§ **DOCUMENT PASSAGE**
____________

Steiner tree problem

Steiner tree for three points A, B, and C (note there are no direct connections between A, B, C). The Steiner point S is located at the Fermat point of the triangle ABC.

Solution for four points—note that there are two Steiner points, S₁ and S₂

The Steiner tree problem, or the minimum Steiner tree problem, named after Jakob Steiner, is a problem in combinatorial optimization, which may be formulated in a number of settings, with the common part being that it is required to find the shortest interconnect for a given set of objects.

The Steiner tree problem is superficially similar to the minimum spanning tree problem: given a set V of points (vertices), interconnect them by a network (graph) of shortest length, where the length is the sum of the lengths of all edges. The difference between the Steiner tree problem and the minimum spanning tree problem is that, in the Steiner tree problem, extra intermediate vertices and edges may be added to the graph in order to reduce the length of the spanning tree. These new vertices introduced to decrease the total length of connection are known as Steiner points or Steiner vertices. It has been proved that the resulting connection is a tree, known as the Steiner tree. There may be several Steiner trees for a given set of initial vertices.

The Steiner tree problem has applications in circuit layout or network design. Most versions of the Steiner tree problem are NP-complete. In fact, one of these was among Karp's original 21 NP-complete problems. Some restricted cases can be solved in polynomial time. In practice, heuristics are used.

Euclidean Steiner tree

The original problem was stated in the form that has become known as the Euclidean Steiner tree problem or geometric Steiner tree problem: Given N points in the plane, the goal is to connect them by lines of minimum total length in such a way that any two points may be interconnected by line segments either directly or via other points and line segments.

____________

§ **WHAT TO WORK ON**
Continue the Steiner tree passage, picking up right after its final sentence. The data here has nothing to do with the Steiner tree passage.

§ **SOURCE MATERIAL**
____________

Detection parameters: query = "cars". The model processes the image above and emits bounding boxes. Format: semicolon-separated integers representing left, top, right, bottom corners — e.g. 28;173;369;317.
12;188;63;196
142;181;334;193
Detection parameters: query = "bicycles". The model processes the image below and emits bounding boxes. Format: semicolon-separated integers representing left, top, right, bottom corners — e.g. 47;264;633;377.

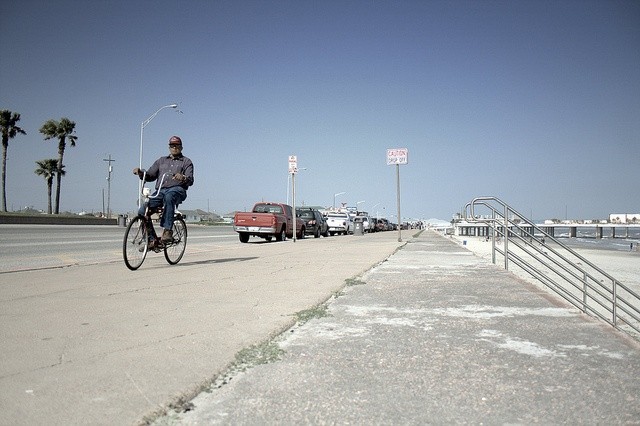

____________

§ **EXPECTED ANSWER**
It may be shown that the connecting line segments do not intersect each other except at the endpoints and form a tree, hence the name of the problem.

For the Euclidean Steiner problem, points added to the graph (Steiner points) must have a degree of three, and the three edges incident to such a point must form three 120 degree angles^{[citation needed]}. It follows that the maximum number of Steiner points that a Steiner tree can have is N − 2, where N is the initial number of given points.

For N = 3, solution is given by a Steiner point located at the Fermat point of the triangle formed by the given points.

For general N, the Euclidean Steiner tree problem is NP-hard, and hence it is not known whether an optimal solution can be found by using a polynomial-time algorithm. However, there is a polynomial-time approximation scheme (PTAS) for Euclidean Steiner trees, i.e., a near-optimal solution can be found in polynomial time.^[1]

Rectilinear Steiner tree

The minimum rectilinear Steiner tree problem (MRST) is a variant of the geometric Steiner tree problem in the plane, in which the Euclidean distance is replaced with the rectilinear distance. The problem arises in the physical design of electronic design automation. In VLSI circuits, wire routing is carried out by wires running only in vertical and horizontal directions, due to high computational complexity of the task.^[2]

Generalization of minimum spanning tree

Steiner trees have also been studied in the context of weighted graphs. In the general Steiner tree problem (Steiner tree in graphs), we are given an edge-weighted graph G = (V, E, w) and a subset S ⊆ V of required vertices. A Steiner tree is a tree in G that spans all vertices of S. There are two versions of the problem: in the optimization problem associated with Steiner trees, the task is to find a minimum-weight Steiner tree; in the decision problem, we are given a value k and the task is to determine whether a Steiner tree of total weight at most k exists. The decision problem was one of Karp's 21 NP-complete problems; hence the optimization problem is NP-hard.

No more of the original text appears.